TASK STATEMENT »
Rewrite the material below as a numbered list, from the line that contains "Examining the photo, how" to the line that contains "Answer: (559,353) →", including both. Leave out blank lines and everything outside that range.

++++ RECORDS

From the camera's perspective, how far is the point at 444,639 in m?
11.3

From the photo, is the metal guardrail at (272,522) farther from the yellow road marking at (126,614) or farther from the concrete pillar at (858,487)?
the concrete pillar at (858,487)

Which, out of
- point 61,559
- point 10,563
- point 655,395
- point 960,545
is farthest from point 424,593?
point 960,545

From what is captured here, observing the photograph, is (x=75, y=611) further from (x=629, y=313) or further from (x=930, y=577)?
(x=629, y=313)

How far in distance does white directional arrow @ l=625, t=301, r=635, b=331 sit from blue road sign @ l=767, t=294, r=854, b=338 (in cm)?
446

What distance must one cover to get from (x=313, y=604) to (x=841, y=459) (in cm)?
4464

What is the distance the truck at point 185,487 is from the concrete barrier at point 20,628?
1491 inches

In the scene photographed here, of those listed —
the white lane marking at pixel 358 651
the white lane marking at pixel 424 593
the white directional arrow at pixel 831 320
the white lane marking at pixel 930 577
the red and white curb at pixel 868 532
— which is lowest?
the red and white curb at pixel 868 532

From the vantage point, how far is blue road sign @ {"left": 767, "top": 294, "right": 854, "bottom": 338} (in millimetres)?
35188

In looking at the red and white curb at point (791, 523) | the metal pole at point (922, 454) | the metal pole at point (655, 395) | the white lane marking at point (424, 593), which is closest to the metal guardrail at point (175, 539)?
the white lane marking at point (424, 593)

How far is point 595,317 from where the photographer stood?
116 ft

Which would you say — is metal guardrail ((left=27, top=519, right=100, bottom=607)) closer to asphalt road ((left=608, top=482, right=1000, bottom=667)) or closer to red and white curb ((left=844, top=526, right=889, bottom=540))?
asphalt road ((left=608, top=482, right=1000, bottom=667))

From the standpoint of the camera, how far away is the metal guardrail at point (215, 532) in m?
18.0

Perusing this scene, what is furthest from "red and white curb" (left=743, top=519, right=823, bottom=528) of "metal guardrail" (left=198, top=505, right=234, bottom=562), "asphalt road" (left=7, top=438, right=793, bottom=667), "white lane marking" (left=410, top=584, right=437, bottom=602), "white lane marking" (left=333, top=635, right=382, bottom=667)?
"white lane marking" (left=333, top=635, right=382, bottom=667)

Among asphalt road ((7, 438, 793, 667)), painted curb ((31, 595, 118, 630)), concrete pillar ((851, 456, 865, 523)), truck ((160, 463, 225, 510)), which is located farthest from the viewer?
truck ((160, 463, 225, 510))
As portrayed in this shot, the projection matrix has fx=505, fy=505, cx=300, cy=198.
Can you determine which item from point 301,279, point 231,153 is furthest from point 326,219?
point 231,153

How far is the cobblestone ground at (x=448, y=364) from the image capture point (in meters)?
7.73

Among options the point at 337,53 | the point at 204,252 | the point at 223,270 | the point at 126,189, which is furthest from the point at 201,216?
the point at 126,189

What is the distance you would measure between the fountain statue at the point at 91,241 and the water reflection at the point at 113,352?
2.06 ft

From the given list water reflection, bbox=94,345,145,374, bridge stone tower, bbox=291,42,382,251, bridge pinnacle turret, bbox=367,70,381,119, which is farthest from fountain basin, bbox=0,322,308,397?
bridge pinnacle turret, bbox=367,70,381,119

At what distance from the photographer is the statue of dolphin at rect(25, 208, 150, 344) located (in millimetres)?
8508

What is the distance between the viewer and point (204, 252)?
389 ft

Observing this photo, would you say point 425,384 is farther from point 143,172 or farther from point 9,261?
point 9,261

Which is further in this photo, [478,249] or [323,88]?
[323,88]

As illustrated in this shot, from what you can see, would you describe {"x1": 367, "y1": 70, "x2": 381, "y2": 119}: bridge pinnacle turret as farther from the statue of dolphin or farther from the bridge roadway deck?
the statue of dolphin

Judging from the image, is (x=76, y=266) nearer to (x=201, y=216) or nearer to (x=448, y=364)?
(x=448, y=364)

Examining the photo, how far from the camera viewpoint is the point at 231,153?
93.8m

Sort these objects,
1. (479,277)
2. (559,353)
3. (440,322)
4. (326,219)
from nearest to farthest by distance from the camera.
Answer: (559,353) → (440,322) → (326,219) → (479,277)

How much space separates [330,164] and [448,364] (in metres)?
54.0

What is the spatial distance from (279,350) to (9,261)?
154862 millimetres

++++++++

RIGHT ANSWER »
1. Examining the photo, how far from the camera viewpoint is the point at 231,153?
2. 93.8m
3. Sort these objects,
4. 1. (479,277)
5. 2. (559,353)
6. 3. (440,322)
7. 4. (326,219)
8. from nearest to farthest by distance from the camera.
9. Answer: (559,353) → (440,322) → (326,219) → (479,277)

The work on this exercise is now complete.